Anyway, this post is not about that. It is about poetry. And April. And April is just about coming to an end. But poetry shall never end! (Said in a voice filled with conviction). This month has felt really, really long, but wonderfully so. It has been a splendid month, I think. And not just because it was my birthday earlier this month (in fact, that plays a very small part in the greater scheme of things), but because of poetry, for one, and everything else in between, for another. Months are usually just months to me. Nothing special about them. It is days and moments that I usually cherish and reflect back on, but this past month has been something special to me. It has been a month of family and a month of friends. It has been a month of personal growth and of simple reminders leading to beautiful things. It has been a month of sad, harsh truths, and learning to accept them. All in all, it has been a month of people. I think I should write another poem, and title it An Ode to April… That is how passionate I feel about this month that has passed.

Farewell, dearest April. Do come again soon, even if by another name, for April, by any other name, would be as memorable.


What did you love most about this month? Or what did you hate about it? Share your thoughts with me in the comments below.

April’s Cool

April ain’t for no fools. April’s cool! I think it is no coincedence that the month of April, the month of my entry into this world, coincides so beautifully with this most aweosme celebration, affectionately dubbed ‘NaPoWriMo‘, which stands for National Poetry Writing Month (And April is also National Poetry Month–minus the ‘writing’. It seems silly to have two titles for it, doesn’t it? Why couldn’t they just settle on one and let it encompass both?). So, in case you’re from South Africa (or any country that is not America or Canada) and are a bit confused because you’ve never before heard about this special celebration that I’ve taken the liberty to invite myself to, well, that would be because it is technically only a national celebration in a particular nation. Not this nation. This nation doesn’t celebrate such awesome and inspiring things, sadly for me. Rather, it is nationally celebrated in America, and I think Canada, too. But hey, poetry knows no bounds, poetry has no nationality! I will hold my head high and celebrate with the best of them. I honestly can think of little else that would be a better way to celebrate my birthday than doing it with poetry. [Things that could possibly top it, or rank alongside it: spending the day with my family. They are awesome. Alhamdulillah.]

So, in celebration of this month, poetry-lovers and -writers are challenged to write a poem a day for the duration of the month of April.

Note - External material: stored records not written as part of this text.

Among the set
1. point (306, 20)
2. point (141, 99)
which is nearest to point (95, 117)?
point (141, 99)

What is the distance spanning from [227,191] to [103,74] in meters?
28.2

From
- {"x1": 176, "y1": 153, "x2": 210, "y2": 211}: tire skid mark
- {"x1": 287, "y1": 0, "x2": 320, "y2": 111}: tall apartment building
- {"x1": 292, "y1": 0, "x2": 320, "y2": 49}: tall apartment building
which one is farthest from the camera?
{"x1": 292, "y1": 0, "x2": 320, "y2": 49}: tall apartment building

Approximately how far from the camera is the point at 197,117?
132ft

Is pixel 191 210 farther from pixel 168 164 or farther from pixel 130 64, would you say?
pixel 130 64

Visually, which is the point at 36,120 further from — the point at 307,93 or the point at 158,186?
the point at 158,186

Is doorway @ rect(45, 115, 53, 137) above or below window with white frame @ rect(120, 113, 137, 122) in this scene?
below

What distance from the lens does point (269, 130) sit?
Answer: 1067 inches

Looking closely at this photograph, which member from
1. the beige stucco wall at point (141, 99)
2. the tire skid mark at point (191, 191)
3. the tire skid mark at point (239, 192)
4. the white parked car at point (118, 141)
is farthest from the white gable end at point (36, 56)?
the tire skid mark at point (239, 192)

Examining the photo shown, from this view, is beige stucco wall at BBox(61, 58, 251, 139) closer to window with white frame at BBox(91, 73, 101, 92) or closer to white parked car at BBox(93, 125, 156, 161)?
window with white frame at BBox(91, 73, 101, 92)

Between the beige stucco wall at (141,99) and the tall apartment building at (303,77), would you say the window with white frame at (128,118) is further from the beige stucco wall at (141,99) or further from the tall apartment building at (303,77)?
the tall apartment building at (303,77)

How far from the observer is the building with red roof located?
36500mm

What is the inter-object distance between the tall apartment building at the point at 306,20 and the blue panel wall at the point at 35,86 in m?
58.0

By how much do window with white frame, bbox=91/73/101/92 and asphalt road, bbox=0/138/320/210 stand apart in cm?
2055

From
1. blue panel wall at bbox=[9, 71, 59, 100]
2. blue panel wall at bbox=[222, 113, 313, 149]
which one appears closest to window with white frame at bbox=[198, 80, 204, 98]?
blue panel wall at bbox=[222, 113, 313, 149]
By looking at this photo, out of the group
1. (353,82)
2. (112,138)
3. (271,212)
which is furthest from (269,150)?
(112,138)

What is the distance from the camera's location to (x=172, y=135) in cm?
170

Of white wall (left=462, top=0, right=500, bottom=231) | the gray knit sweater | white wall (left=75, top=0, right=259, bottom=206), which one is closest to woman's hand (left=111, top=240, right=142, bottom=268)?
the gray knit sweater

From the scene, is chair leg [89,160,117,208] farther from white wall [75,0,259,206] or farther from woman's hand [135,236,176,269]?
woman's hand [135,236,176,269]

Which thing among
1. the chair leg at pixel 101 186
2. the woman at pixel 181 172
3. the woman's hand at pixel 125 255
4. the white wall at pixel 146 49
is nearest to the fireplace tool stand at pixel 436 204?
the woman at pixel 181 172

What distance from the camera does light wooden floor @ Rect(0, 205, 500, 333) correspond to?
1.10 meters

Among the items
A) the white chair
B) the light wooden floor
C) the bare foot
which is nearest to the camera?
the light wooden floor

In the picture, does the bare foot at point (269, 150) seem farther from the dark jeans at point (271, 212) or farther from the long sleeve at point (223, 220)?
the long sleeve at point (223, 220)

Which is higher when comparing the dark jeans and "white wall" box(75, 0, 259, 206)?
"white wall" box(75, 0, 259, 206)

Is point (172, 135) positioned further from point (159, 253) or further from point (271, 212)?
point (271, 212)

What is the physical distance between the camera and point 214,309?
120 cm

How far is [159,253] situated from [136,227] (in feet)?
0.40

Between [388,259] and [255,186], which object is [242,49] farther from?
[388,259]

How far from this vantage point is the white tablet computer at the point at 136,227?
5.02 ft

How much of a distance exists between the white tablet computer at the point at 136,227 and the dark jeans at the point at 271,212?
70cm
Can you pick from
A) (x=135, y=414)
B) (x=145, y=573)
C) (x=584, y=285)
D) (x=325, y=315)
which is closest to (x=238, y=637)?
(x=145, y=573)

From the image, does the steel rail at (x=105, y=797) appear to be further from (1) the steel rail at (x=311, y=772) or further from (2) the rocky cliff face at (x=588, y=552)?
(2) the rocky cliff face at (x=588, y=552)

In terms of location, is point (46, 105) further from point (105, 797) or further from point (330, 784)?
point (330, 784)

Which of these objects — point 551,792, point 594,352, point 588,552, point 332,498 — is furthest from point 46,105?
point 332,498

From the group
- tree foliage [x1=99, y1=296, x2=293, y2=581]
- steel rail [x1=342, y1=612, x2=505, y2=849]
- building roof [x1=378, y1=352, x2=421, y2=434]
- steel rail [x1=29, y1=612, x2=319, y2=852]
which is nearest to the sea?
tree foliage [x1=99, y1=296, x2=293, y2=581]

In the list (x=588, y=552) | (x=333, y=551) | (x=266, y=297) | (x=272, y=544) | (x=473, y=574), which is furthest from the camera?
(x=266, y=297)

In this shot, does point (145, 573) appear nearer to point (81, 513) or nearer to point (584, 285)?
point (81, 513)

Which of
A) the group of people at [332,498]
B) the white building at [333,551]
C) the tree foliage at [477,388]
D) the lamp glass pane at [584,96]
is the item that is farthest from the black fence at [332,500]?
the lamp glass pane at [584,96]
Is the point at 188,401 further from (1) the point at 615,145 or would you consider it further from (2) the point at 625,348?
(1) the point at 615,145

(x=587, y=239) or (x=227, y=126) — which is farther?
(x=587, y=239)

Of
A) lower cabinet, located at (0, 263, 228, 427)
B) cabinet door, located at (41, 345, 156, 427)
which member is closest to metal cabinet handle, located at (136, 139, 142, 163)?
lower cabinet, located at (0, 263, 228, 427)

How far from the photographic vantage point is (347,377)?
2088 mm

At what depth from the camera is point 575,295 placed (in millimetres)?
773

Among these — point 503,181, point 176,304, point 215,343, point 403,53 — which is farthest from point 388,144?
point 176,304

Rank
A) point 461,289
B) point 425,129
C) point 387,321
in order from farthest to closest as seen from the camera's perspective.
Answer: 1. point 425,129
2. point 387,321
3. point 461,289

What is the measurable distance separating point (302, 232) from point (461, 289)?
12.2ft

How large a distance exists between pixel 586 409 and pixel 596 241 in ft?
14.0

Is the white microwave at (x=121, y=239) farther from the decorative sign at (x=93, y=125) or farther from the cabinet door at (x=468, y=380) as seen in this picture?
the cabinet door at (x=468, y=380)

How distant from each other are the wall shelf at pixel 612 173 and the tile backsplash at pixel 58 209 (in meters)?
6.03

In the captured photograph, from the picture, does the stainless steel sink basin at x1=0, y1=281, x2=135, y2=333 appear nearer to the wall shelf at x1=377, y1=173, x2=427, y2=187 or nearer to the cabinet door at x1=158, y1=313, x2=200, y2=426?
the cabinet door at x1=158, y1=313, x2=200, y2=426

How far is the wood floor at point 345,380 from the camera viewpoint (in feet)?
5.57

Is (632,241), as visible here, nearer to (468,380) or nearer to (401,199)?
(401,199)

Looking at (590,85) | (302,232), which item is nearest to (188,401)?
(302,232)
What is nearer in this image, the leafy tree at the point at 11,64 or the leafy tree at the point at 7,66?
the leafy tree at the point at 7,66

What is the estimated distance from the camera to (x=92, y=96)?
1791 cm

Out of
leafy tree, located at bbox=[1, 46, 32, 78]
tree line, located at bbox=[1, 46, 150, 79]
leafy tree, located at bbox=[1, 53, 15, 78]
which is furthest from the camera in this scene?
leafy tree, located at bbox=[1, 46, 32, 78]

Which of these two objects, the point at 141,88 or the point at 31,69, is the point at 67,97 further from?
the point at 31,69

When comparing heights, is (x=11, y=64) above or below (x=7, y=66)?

The NaPoWriMo website offers different prompts for each day of the month, which are basically new ideas for a poem for each day. And, even though I haven’t been following the prompts up until now (being a hippy and free-spirited poet and all, I cannot be tamed–no, I joke, I’m just undedicated like that; my poetry follows my emotions, not prompts from a website), I have decided to do today’s one. Today’s prompt suggests that we do a parody of another poem. Now, I have never written a poem of this sort before; I have never parodied another poet’s work and I have never before written an intentionally silly poem such as this (though, the unintentional ones I cannot help), so forgive me if it sucks terribly. I had fun writing it, though–who doesn’t enjoy being silly every now and then? I hope you enjoy reading it.

The poem I’ve decided to do a parody on is Trees by Joyce Kilmer. Here it is:

I think that I shall never see

A thing as awful as a child’s glee.

A child whose dancing eyes and scrunched up face can attest

To the pleasure she gets from causing her parents unrest.

A child who takes her parents as prey,

And their peaceful sleep and peace of mind does slay;

A child who has a special flare

For causing her mother to pull out her hair;

She could drive you to use cocaine;

She causes people to go insane.

This poem is all just nonsense, you see,

Children are what causes my heart to be filled with glee.


A silly little poem, isn’t it? Share your thoughts and laughter with me below. Or, better yet, give your hand a go at it and share a parody of your own–so that I may laugh at you, too.